Moonpools & Caterpillars - Lucky Dumpling

Name: Moonpools & Caterpillars
Album: Lucky Dumpling
Year: 1995
Style: Alternative
Similar Bands: Cranberries, Belly, Bjork, Velocity Girl, Veruca Salt, Letters To Cleo, Juliana Hatfield, Frente, Sixpence None the Richer
One Word Review: Hiccupy Alt-Pop
Based Out Of: Glendale/LA California
Label: Instant Record, Elektra, Warner Communications, Time Warner, WEA International, Eastwest
Lucky Dumpling - Cover, CD, Inner Photo and Back
Lucky Dumpling - Liner Song List, CD Tray
Lucky Dumpling - Lyrics
Lucky Dumpling - Lyrics
Lucky Dumpling - Liner Notes
Lucky Dumpling - (1995)
  1. Hear 3:19
  2. Ren 4:10
  3. Soon 4:24
  4. Trampleing Rose 4:20
  5. Colossal Youth 3:51
  6. Summertime 2:48
  7. Heaven 3:52
  8. Sundays 4:05
  9. Traveling Song 3:57
  10. The Buick 2:18
  11. Koo Koo Koo 3:37
  12. Jubilee 4:49
  13. Crazy Old World 3:33
Album Rating (1-10): 7.0

Members & Other Bands:
Tim DePala - Bass
Jay Jay Encarnacion - Guitars (Fight, Tony Monaco, Brassknucks, Lost Sounds)
Kimi Ward - Vox, Harmonica
Gugut Salgodo - Drums & Percussion
Richard Gottehrer - Producer
Jeffery Lesser - Co-Producer, Recording, Mixing
John Yates - Engineer
Chris Laidlaw - Engineer
Greg Calbi - Mastering
John Heiden - Package Design
David Sheldon - Illustrations
Annalisa - Photography
Lara Hill - A&R
Scott Ross - Management

Unknown-ness: I must have read an article with them prominently displayed in CMJ Music Monthly back in 1995, because this has been sitting on my cd shelf for years, and I don’t remember why I bought it or what it sounds like. I do enjoy the Ren & Stimpy like Log advert artwork, and I appreciate the one band member wearing a Spam shirt…both of these things spoke to me back in 95. I expect it to be some sort of happy pop music, with fun, sweet hooks and polite accents. Maybe J-pop.

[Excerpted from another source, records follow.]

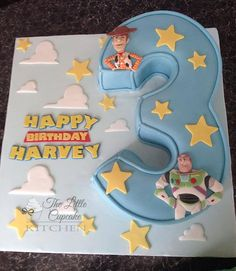 Buzz Lightyear and Woody Toystory  carved number 3 cake.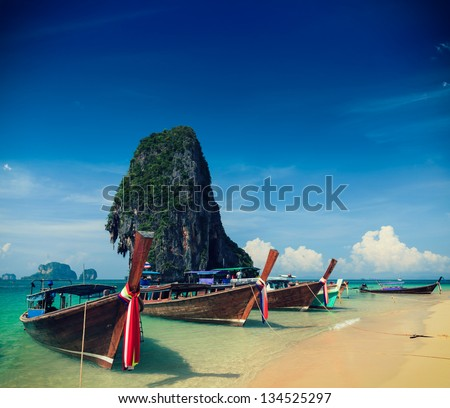 Holiday vacation concept background - Long tail boat on tropical beach with limestone rock, Krabi, Thailand. Cross process version - stock photo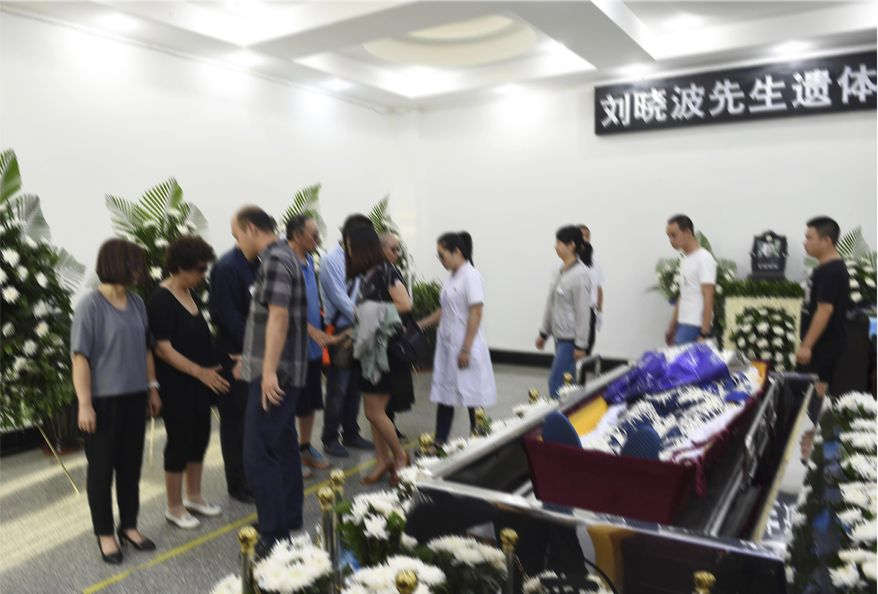 ADDS A DROPPED WORD IN FIRST SENTENCE - In this photo provided by the Shenyang Municipal Information Office, people attend the funeral of jailed Nobel Peace Prize winner and Chinese dissident Liu Xiaobo at a funeral parlor in Shenyang in northeastern China's Liaoning Province, Saturday, July 15, 2017. China cremated the body of imprisoned Nobel Peace Prize laureate Liu Xiaobo, who died this week after a battle with liver cancer amid international criticism of Beijing for not letting him travel abroad as he had wished. (Shenyang Municipal Information Office via AP)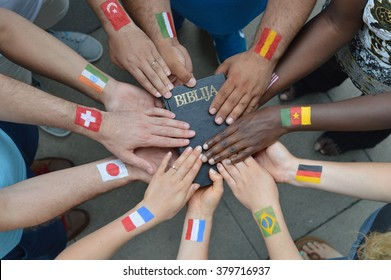 International brothers and sisters in Christ with different flags painted on their arms holding a bible together.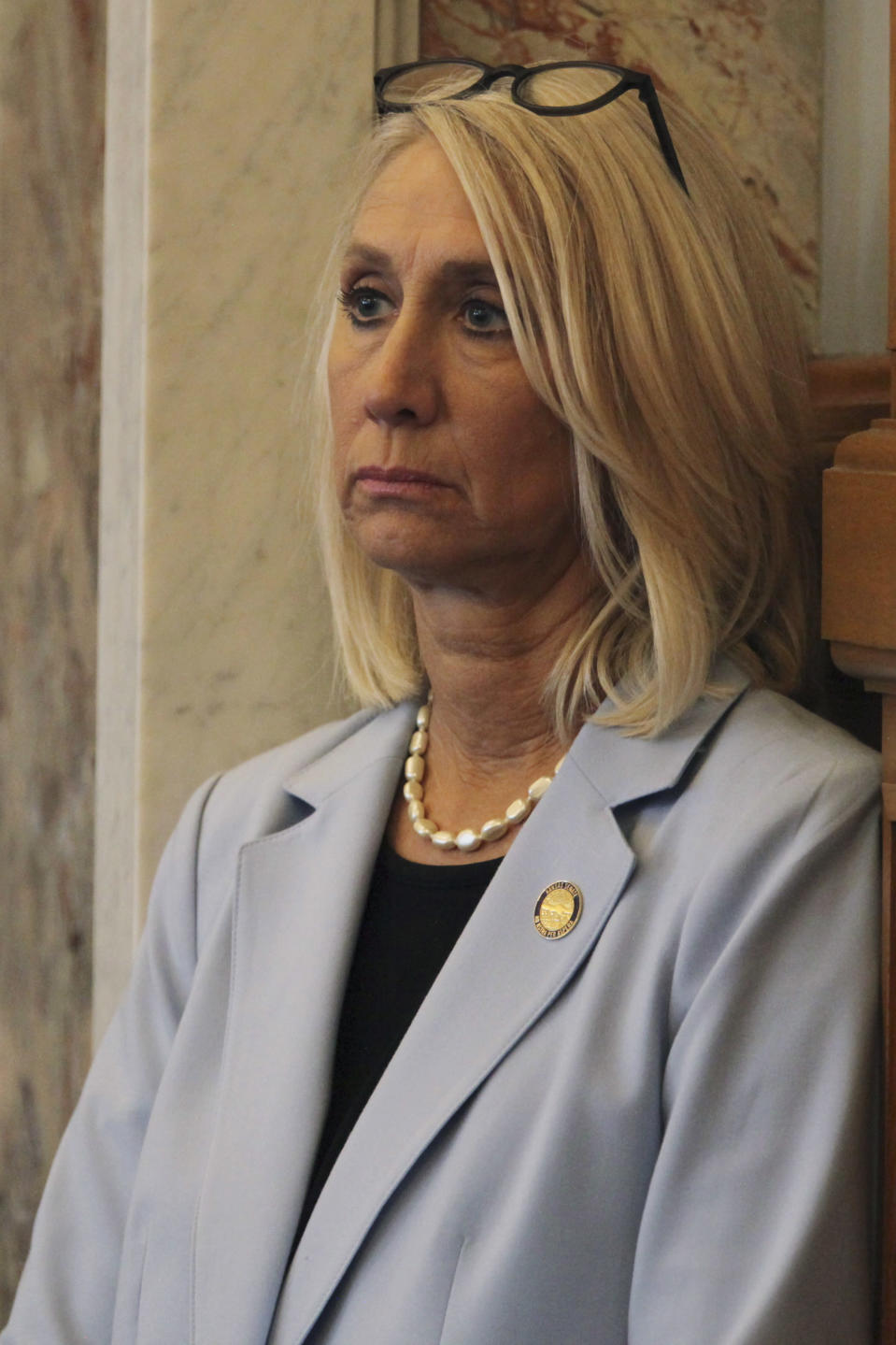 Kansas state Sen. Renee Erickson, R-Wichita, watches a debate in the House from the side of the chamber, Thursday, April 8, 2021, at the Statehouse in Topeka, Kan. Erickson is the primary sponsor of a proposal to ban transgender athletes from girls' and women's school sports, arguing that such a measure would protect the fairness of competition. (AP Photo/John Hanna)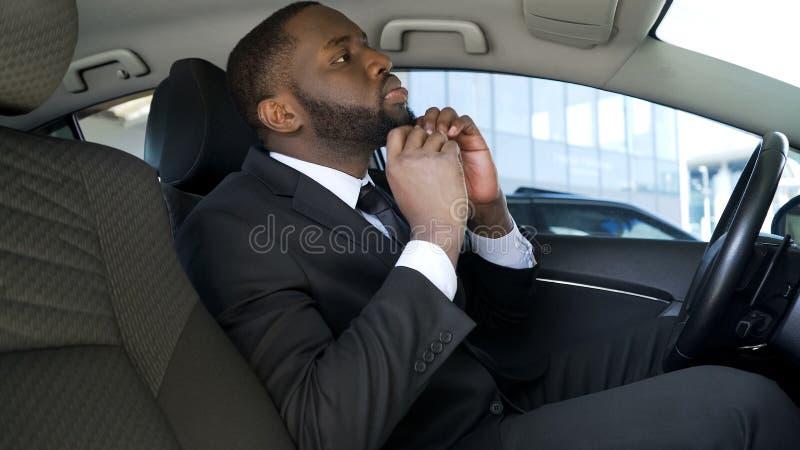 Barbe smartening d'homme d'affaires afro-américain, regardant dans le miroir de voiture rétroviseur photographie stock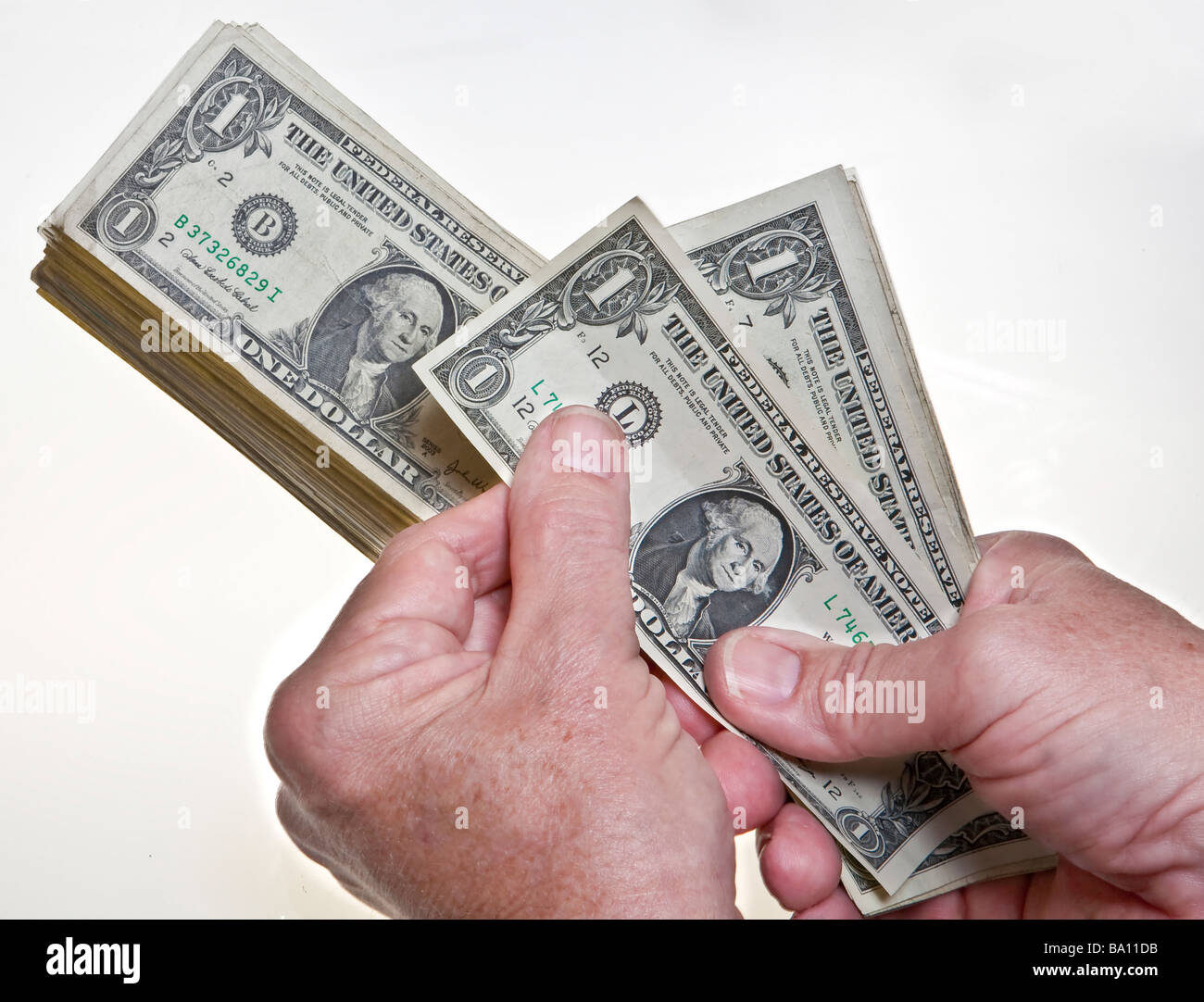 worksheet Counting Dollar Bills older mans hands counting one dollar bills onto a stack on white background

Album Review: M&C had minor success when they were first out in 95 when this album came out, but noting to hold the attention of the public or the record company. Some songs of theirs were used in commercials and movies, and they were one of the biggest bands of Philippine descent, featuring two heavy hitting producers (Gottehrer = Blondie, Go-Go’s & Lesser = Lou Reed, Barbara Streisand). The album is a product of its era, and was created to jump on the bill of bands with eccentric female vocals to acompany polite alternative-produced songs.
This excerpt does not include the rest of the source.